# Passage shown:
Amber Steed with a third place finish in the 100k

Every race teaches me something, and some lessons are more powerful than others. At Pierre’s, I gained some perspective about the course, how I handle the conditions, and how I can better prepare in the future. But inevitably I’m humbled by my competition, inspired by my own accomplishments, and excited to return another day. While I don’t have another NUE locked into my calendar at the moment, I’m I’ll be showing up to another. Thanks to everyone who make these events possible!”

Singlespeed

McDonald gets SS win

Singlespeed Podium: 1st Will McDonald, 2nd Millard Allen, 3rd Holden Anderson, 4th Brad Keys, 5th Mark Llinares

Getting his first NUE SS win and third overall, Will McDonald takes the top step with a time of 5:49:41.

“I raced on a full suspension yeti ASRc with 34-20t gearing.  Race was great, started off in 3rd for ss and maybe 8th overall on the first climb, I was able to catch and pass the two singlespeeders ahead of me on the 38 special decent. And caught up with the 4th place overall rider, who I road with with for the rest of the lap, I would pass him on the DH and he would pass me on the up hills. We moved into the 3rd and 4th position halfway through lap 1. Last time I saw him was at the finish of lap 1 and then he took off from me on the long ascent to the top of 38 special and went on to win the race. The climb up to 38 special was pretty rough second lap with the 34-20t gearing, but I was able to grunt up there without cramping or bonking. I caught up to Bart Flinn at the bottom of 38 special, he was in a rough place and seamed to have bonked pretty hard. A few miles later on the decent back to the resort I had some deja vu and passed George Flinn, moving me into 2nd place overall. The rest of the race went pretty well, but with my legs fatiguing I wasn’t able to hold off the rider who ended up second overall, he passed me after the underpass and was able to put some good time on me during the ascents on the 2nd half of lap 2.Overall it was a great race and I wasn’t expecting to do as well as I did with the minimal amount of training I have done this year, not to mention racing for twice as long as my longest ride in the past 2 years. “

McDonald takes the SS win and third overall

About 13 minutes back, Millard Allen took second at 6:03:44.

# Tasks to complete:
A. In the race report, what time did Millard Allen post for second in singlespeed?
B. For each statement, say whether the race report agrees, and quote the words that decide it: (i) Will McDonald rode a Yeti ASRc with 34-20t gearing. (ii) McDonald cramped on the lap-two climb up to 38 special. (iii) This was McDonald's first NUE singlespeed win.
C. Carry the race report on from its last line.
The material after this is separate from the race report.

# Information supplied:

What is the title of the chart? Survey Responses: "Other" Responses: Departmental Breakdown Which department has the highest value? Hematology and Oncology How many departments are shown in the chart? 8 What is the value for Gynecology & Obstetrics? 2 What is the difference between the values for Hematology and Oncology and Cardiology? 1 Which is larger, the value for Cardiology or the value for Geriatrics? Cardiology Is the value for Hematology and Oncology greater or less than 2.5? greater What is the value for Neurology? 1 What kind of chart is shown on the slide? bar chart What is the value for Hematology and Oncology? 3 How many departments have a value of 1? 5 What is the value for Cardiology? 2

# Responses in order:
A. 6:03:44

B.
(i) Yes: "I raced on a full suspension yeti ASRc with 34-20t gearing."
(ii) No: "I was able to grunt up there without cramping or bonking."
(iii) Yes: "Getting his first NUE SS win and third overall"

C.
“Pierre’s Hole is one of my favorite races, although it deceives me every year in how challenging it will be.  I chose to run 32-20 gearing because of all the climbing and not thinking I would lose too much time in the descents.  I had somewhat of a tough day but was able to finish strong enough to take second.  Holden and I rode the first lap together and we were wondering if we would be able to catch Will, who passed us on the first big descent going down 38 Special.  It felt like he passed us sitting still.  I thought his full suspension bike and taller gear would allow me to catch him eventually, but he was a complete beast.
It ended up being a race for second place.  Holden attacked going up Andy’s and Peaks Trails at the beginning of the second lap.  He saw I was struggling a bit so he took a chance.  I was able to keep him in my sight during the climb while toeing the line of not redlining too much.  I was able to overtake him about 2/3s up the climb and hold it together the rest of the race.  My nutrition was off and I suffered A LOT the last half of the second lap.  Even if I had my nutrition dialed in that day, I am confident Will was just too strong.. plus with the larger gearing he would have been able to ride away from me.  Solid race by Will, Holden, Brad Keyes and all the other racers!  Amazing event and I look forward to riding True Grit Epic next year, TBD if it will be on a SS.”

Allen with a second place finish in the 100k SS

About 15 minutes back, Holden Anderson pedaled to a third place crossing the line in 6:19:15.

Masters

Saffell on top

Masters 1st Bob Saffell, 2nd Brent Peacock, 3rd Kyle Rafford, 4th David Miller, 5th John Lauck

In a very close masters race, Bob Saffell, dug deep to take the masters win at 6:27:07.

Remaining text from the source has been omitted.